Tornar as estações regionais ou rurais em verdadeiros motores socioeconómicos das comunidades, contribui não só para melhorar a perceção do serviço de transporte público regional sobre carris, como também para serem vistas como elemento essencial da melhoria da qualidade de vida dos cidadãos.
A visão da Comissão Europeia para o território rural representa um momento importante para promover políticas de coesão, financiamento e de mobilidade regional convergentes, respeitando as diferentes realidades europeias, que fomentem a redução das várias disparidades existentes na área da ferrovia, em particular do segmento regional. Ao mesmo tempo deverá contribuir para aumentar progressivamente a quota de mercado do transporte ferroviário no segmento de passageiros que, atualmente e segundo a Agência Europeia do Ambiente, é de pouco mais de 7%.

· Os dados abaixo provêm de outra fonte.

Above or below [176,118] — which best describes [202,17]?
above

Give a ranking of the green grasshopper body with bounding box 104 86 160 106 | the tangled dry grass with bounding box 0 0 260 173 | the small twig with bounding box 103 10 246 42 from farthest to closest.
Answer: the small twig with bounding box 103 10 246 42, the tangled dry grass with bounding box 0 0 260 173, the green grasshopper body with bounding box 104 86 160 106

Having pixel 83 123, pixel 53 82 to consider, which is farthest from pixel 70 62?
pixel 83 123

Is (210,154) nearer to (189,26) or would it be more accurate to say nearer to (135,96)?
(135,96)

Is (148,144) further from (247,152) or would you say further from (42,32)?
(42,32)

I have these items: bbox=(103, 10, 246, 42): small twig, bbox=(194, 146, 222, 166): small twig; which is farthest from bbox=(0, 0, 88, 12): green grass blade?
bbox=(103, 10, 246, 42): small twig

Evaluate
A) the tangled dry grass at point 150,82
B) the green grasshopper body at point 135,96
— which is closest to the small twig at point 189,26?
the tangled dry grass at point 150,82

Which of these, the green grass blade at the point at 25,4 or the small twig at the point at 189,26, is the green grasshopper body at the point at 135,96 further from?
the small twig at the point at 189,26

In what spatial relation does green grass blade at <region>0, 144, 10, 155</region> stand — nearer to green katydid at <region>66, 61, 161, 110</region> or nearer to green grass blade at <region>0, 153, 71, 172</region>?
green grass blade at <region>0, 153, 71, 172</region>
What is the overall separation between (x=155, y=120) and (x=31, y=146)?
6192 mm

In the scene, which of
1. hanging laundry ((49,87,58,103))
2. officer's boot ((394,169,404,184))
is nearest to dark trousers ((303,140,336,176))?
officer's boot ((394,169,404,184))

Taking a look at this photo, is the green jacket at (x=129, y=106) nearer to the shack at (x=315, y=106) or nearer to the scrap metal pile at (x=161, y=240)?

Não há descarbonização do setor dos transportes nem se conseguem atingir os objetivos europeus de neutralidade carbónica sem uma boa rede de comboios regionais, capaz de assegurar frequência, fiabilidade e interligação com outras linhas e com outros meios de transporte. Só com uma oferta ferroviária capaz é que se vai conseguir retirar carros das estradas e promover o transporte coletivo sobre carris.
Em tempos de grandes incertezas e indefinições, uma visão abrangente e integrada, que inclua também as melhores práticas de mobilidade ferroviária regional e local, é o caminho presente e futuro para que o comboio seja um dos principais elementos de aproximação das regiões e de combate à descapitalização dos territórios.